**What is required**: In the entries that follow, the line with "In-context learning with the" opens the range and the line with "Answer (YES/NO): YES" closes it; repeat that range exactly, both lines included.

**Data for review**:
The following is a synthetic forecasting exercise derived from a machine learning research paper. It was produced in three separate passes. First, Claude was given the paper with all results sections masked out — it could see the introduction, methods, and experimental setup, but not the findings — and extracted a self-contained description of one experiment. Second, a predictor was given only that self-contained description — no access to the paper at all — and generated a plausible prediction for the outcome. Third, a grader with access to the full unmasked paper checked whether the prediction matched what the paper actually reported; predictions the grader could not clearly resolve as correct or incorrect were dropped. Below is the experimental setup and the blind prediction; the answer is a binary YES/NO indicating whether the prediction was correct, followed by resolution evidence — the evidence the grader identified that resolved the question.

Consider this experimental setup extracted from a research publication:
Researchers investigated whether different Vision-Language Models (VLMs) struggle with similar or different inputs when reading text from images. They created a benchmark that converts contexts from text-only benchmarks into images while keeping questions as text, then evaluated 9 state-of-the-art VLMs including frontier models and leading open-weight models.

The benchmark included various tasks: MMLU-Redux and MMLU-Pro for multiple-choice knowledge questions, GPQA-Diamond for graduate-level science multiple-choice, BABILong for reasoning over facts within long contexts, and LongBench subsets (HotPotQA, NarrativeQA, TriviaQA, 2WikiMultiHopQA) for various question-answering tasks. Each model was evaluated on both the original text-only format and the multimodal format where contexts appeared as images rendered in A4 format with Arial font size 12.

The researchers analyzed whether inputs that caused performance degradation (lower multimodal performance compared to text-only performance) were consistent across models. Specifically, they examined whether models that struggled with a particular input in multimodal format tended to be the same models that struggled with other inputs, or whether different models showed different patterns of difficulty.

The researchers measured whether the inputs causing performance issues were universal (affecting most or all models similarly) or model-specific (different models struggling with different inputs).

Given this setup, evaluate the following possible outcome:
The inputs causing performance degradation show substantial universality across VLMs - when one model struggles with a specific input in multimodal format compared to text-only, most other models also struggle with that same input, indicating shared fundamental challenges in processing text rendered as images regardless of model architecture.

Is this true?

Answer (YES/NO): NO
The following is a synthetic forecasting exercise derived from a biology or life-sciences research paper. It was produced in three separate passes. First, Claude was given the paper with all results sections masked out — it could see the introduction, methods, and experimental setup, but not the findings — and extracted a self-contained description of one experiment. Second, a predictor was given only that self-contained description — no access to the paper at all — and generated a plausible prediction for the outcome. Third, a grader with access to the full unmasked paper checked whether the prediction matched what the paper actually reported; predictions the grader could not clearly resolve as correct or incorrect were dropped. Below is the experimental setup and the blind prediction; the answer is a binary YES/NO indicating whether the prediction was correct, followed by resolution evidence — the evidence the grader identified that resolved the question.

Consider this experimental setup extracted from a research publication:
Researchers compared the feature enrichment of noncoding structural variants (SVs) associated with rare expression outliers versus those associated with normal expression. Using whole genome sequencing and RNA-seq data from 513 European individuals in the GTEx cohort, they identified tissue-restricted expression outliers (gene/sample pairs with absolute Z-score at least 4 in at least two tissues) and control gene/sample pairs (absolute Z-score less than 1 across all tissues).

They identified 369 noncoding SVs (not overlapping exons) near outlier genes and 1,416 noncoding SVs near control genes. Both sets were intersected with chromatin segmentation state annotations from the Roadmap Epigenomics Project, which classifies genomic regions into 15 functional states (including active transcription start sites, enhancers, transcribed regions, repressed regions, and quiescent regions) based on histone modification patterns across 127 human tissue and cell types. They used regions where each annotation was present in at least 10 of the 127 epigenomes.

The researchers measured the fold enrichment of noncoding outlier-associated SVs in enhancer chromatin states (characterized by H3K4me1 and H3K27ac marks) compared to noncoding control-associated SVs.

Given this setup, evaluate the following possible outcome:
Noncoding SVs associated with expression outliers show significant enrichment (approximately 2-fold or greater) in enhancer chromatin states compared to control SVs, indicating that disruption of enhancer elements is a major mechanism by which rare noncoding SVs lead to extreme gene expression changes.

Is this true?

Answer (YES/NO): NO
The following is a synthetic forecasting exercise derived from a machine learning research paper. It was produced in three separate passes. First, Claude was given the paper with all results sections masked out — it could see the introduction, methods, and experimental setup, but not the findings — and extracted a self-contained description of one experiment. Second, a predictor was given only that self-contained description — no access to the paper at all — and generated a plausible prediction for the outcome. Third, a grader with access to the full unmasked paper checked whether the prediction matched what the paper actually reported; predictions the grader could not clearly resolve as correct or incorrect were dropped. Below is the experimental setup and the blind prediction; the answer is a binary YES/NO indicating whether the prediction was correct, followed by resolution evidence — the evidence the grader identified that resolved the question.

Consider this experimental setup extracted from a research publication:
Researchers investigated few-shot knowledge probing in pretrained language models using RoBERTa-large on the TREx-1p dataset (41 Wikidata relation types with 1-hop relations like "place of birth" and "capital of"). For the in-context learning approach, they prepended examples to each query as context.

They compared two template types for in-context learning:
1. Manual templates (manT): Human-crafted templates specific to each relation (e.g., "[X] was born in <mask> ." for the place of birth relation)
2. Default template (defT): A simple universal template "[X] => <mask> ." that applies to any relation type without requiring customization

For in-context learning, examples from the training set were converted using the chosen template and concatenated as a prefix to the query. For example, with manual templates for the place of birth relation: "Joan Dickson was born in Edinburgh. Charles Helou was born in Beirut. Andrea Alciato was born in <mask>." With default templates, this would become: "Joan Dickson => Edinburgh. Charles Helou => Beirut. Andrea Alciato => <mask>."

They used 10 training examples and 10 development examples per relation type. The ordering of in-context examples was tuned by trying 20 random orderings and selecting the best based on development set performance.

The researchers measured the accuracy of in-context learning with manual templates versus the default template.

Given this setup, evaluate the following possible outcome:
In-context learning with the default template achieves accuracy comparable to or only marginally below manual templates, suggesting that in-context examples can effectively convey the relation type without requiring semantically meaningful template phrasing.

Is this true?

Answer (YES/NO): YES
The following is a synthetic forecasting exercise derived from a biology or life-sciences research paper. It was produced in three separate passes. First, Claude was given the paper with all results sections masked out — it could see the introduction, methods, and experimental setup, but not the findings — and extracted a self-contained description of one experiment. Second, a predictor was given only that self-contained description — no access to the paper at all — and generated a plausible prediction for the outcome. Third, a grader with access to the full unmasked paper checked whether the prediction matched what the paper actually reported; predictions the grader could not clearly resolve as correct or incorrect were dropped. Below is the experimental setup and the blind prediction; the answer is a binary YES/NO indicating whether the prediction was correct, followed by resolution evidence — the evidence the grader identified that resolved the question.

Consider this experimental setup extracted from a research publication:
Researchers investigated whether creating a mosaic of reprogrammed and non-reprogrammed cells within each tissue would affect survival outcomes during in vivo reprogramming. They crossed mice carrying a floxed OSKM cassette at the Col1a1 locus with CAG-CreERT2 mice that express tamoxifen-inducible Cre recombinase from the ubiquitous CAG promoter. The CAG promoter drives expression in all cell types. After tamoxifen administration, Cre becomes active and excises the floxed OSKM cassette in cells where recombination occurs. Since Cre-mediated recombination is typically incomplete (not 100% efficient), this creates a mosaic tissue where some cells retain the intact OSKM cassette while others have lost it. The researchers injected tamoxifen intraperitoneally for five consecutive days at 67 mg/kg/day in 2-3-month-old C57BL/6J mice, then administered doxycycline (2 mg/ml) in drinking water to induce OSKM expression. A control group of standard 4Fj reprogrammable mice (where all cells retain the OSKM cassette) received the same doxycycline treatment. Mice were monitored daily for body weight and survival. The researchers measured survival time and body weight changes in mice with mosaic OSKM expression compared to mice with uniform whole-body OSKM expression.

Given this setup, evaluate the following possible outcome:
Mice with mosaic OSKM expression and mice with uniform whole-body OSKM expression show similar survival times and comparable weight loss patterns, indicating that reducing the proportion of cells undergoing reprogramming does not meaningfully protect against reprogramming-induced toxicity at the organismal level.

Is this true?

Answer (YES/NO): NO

* * *

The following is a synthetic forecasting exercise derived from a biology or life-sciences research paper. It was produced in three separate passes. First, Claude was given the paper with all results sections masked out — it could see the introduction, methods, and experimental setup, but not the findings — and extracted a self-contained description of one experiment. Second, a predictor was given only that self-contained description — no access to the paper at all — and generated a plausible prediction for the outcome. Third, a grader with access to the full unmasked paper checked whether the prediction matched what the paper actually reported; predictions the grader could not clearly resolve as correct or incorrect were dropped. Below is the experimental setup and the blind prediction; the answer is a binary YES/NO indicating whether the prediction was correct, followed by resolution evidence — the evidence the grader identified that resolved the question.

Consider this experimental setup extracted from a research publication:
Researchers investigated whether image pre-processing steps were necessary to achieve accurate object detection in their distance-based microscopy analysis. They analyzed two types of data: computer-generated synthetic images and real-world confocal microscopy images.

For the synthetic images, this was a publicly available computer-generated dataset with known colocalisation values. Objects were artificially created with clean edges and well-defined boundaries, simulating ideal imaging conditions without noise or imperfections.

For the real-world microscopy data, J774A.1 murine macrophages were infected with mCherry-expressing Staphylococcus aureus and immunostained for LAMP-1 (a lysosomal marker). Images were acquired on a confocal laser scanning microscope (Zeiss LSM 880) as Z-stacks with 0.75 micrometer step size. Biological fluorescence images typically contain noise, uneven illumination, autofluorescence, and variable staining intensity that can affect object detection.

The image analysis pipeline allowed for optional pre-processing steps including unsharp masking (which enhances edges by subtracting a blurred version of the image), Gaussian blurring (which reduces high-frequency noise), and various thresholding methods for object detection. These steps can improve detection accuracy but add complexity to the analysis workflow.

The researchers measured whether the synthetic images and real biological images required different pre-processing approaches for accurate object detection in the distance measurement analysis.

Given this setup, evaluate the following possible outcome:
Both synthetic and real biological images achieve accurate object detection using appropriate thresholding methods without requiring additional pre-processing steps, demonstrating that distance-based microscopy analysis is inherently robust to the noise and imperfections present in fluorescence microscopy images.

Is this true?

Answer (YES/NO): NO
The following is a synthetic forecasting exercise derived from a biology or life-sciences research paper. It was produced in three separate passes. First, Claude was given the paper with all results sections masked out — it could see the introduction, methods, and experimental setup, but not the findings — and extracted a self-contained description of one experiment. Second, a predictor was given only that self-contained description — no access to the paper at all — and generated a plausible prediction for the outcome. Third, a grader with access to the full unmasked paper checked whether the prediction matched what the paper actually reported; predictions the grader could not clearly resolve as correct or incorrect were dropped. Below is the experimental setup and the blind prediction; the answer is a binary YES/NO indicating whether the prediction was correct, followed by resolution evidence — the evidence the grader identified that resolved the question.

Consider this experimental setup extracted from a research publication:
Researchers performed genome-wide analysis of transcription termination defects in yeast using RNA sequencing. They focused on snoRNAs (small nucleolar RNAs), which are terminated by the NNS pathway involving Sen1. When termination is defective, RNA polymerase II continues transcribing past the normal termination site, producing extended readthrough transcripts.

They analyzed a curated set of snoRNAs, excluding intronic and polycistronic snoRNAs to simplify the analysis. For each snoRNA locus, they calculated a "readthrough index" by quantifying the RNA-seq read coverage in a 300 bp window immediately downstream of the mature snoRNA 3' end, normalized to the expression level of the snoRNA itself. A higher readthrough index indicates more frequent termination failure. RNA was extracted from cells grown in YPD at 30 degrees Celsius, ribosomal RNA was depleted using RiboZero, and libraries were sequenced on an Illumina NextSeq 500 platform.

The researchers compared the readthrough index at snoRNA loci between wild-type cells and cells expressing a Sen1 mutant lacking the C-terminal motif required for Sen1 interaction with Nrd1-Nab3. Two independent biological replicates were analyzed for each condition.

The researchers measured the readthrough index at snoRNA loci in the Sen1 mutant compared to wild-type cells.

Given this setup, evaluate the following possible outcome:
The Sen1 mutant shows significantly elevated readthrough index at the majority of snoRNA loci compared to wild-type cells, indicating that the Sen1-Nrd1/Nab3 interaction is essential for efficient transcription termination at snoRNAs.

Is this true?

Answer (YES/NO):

---

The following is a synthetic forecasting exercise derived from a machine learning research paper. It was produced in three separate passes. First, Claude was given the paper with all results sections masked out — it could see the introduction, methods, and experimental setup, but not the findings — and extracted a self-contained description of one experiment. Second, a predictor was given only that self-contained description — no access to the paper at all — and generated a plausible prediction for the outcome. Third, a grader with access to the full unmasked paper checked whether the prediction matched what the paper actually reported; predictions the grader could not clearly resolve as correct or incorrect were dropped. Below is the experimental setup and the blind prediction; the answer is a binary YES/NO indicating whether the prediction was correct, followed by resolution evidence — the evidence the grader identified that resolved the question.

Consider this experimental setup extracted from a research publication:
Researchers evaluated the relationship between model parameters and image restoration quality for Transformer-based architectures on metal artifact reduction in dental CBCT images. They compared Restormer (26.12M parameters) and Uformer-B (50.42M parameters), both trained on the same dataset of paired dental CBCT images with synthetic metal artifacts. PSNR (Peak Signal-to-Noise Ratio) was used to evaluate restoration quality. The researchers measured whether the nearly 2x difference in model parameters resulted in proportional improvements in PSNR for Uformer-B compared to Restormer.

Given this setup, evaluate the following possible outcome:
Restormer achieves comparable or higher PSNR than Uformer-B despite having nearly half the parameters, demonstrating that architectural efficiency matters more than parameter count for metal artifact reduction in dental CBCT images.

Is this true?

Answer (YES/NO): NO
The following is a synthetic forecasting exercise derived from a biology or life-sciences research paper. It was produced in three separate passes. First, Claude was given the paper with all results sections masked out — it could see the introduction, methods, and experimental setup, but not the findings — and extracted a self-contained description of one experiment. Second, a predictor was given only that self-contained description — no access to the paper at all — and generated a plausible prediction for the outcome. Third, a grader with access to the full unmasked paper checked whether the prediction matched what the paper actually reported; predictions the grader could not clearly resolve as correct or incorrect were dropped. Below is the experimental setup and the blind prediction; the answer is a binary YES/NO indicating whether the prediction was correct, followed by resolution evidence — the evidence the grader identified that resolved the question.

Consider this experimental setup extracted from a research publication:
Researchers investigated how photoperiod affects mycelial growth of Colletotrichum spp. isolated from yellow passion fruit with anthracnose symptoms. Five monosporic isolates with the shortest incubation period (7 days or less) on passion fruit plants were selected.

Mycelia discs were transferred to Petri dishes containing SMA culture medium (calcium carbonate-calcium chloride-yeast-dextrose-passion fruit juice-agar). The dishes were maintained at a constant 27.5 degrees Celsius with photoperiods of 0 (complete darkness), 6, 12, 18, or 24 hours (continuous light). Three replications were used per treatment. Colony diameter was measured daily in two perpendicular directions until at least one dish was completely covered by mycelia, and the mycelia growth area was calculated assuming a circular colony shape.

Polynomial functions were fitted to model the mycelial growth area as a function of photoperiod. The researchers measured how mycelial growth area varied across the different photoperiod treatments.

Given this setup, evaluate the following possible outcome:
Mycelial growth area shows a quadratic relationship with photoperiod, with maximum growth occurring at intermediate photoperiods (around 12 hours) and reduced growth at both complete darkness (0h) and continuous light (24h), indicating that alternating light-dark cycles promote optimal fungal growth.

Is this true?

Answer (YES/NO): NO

**Reply**:
In-context learning with the default template achieves accuracy comparable to or only marginally below manual templates, suggesting that in-context examples can effectively convey the relation type without requiring semantically meaningful template phrasing.

Is this true?

Answer (YES/NO): YES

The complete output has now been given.